◆ Task description
Extract every line of the material that holds the string "site".
━━ Data for this task ━━
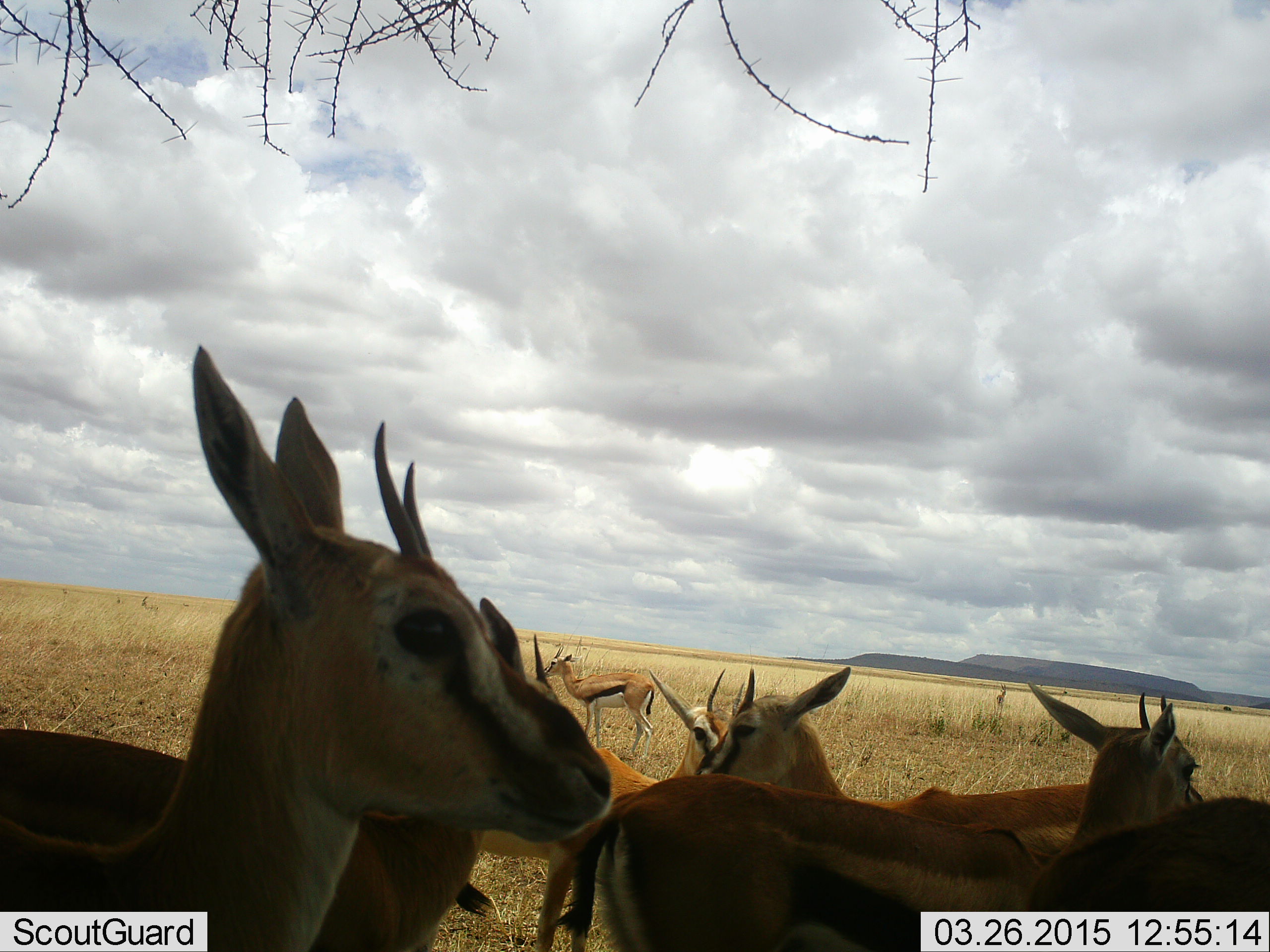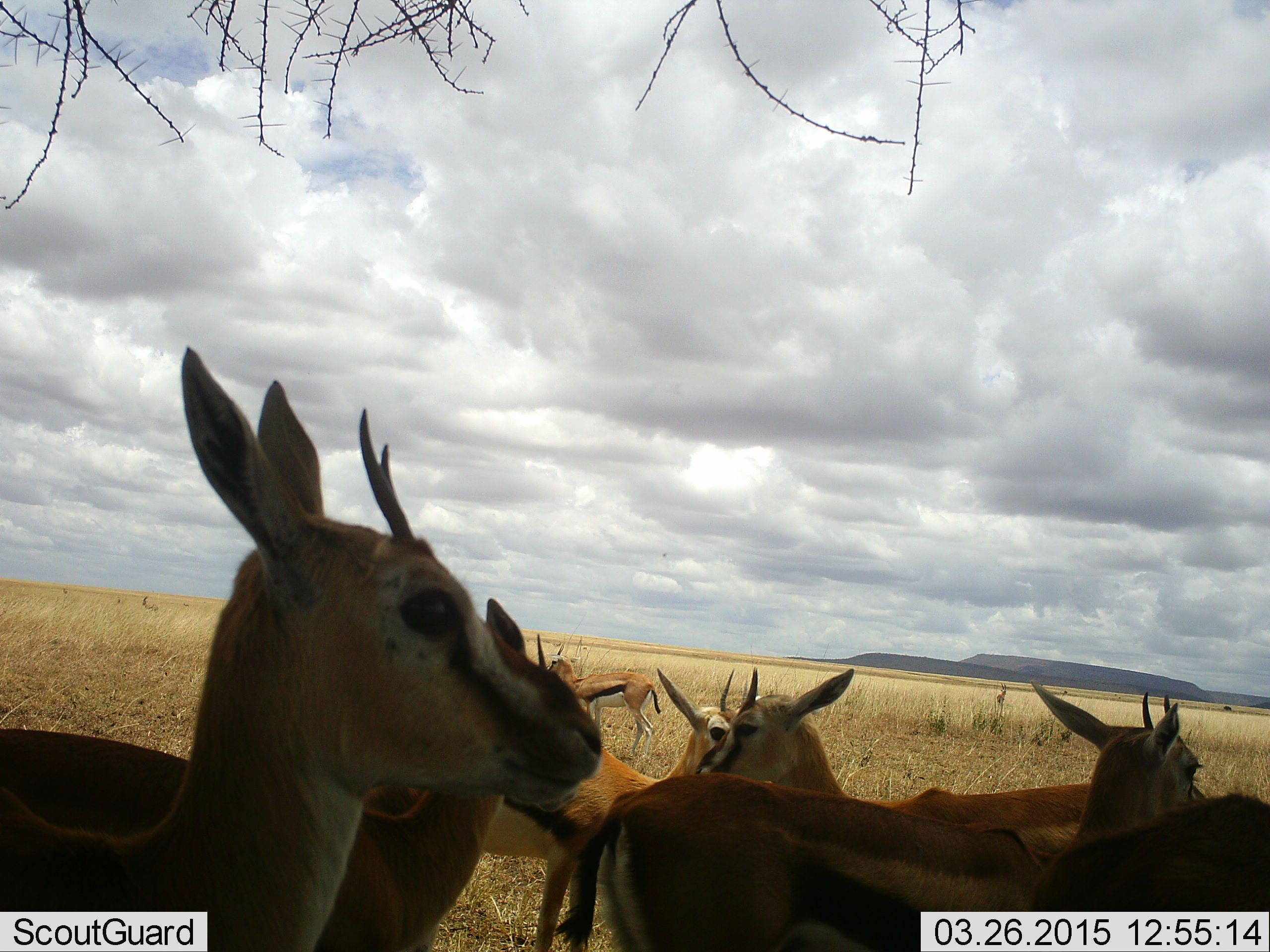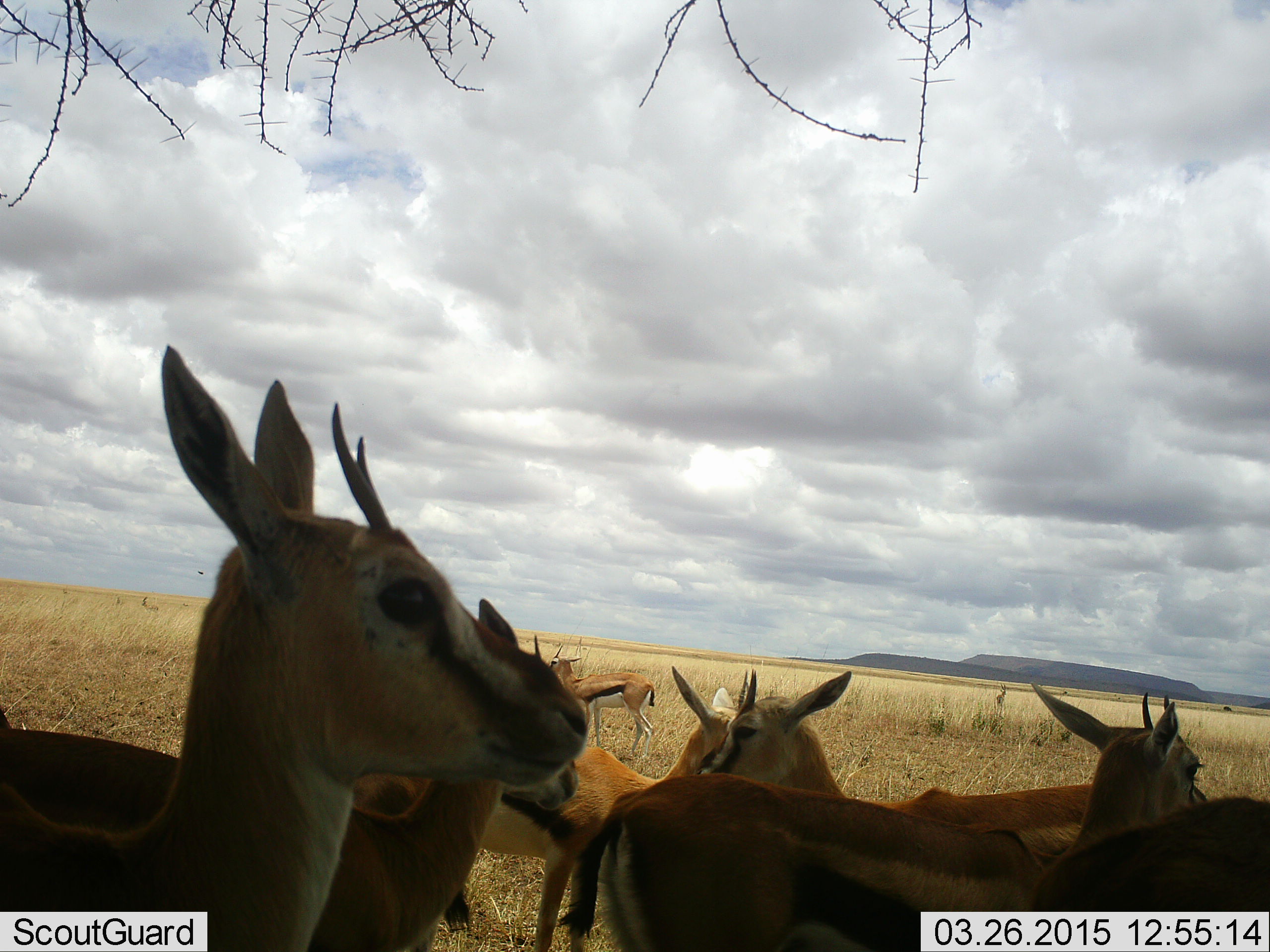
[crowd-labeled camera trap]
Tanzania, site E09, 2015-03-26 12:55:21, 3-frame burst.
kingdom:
━━━
━━ Data for this task ━━
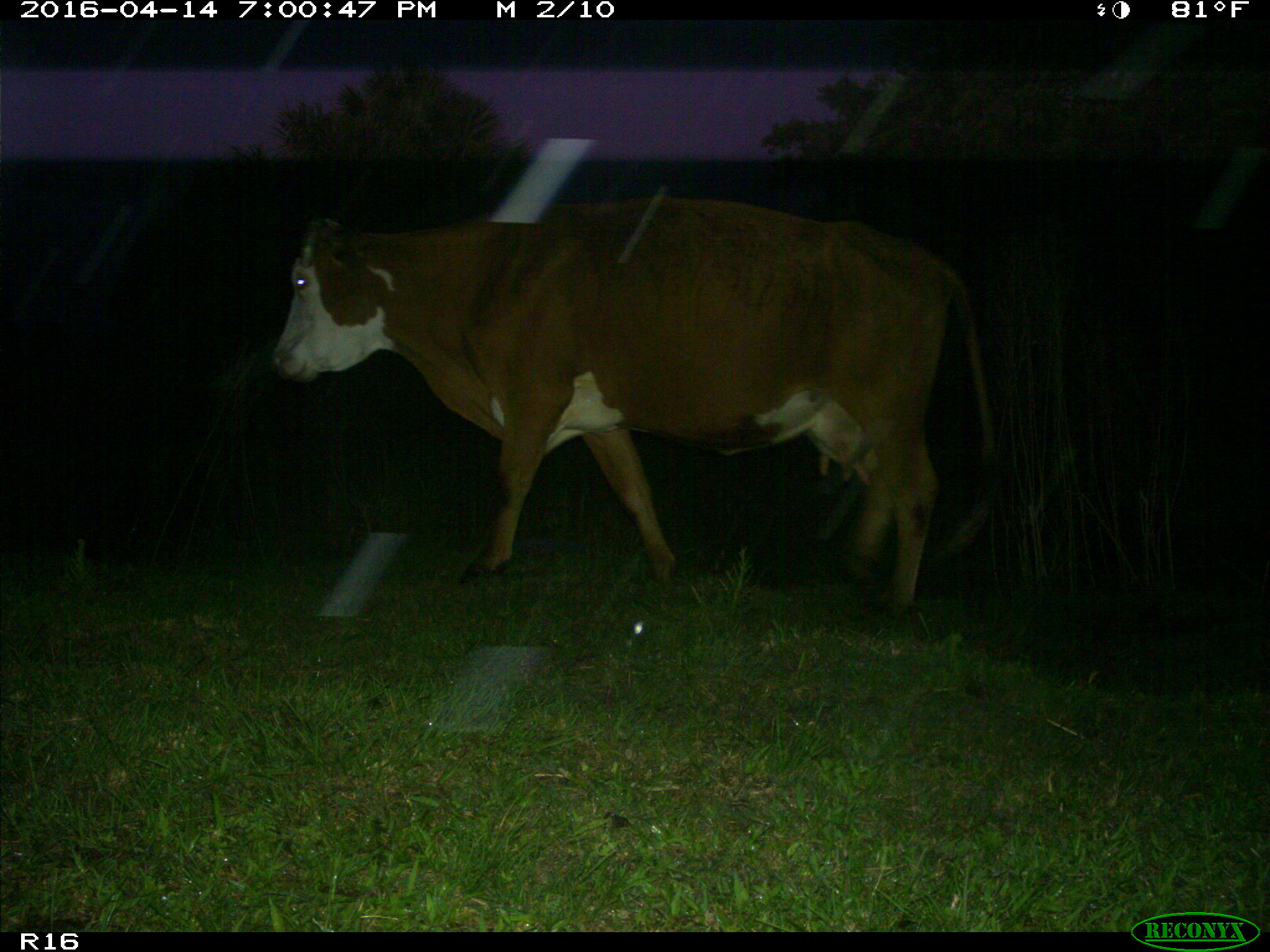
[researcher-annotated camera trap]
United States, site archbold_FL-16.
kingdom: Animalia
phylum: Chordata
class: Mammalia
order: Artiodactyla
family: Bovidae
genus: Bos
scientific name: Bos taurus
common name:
━━━
◆ Reply
Tanzania, site E09, 2015-03-26 12:55:21, 3-frame burst.
United States, site archbold_FL-16.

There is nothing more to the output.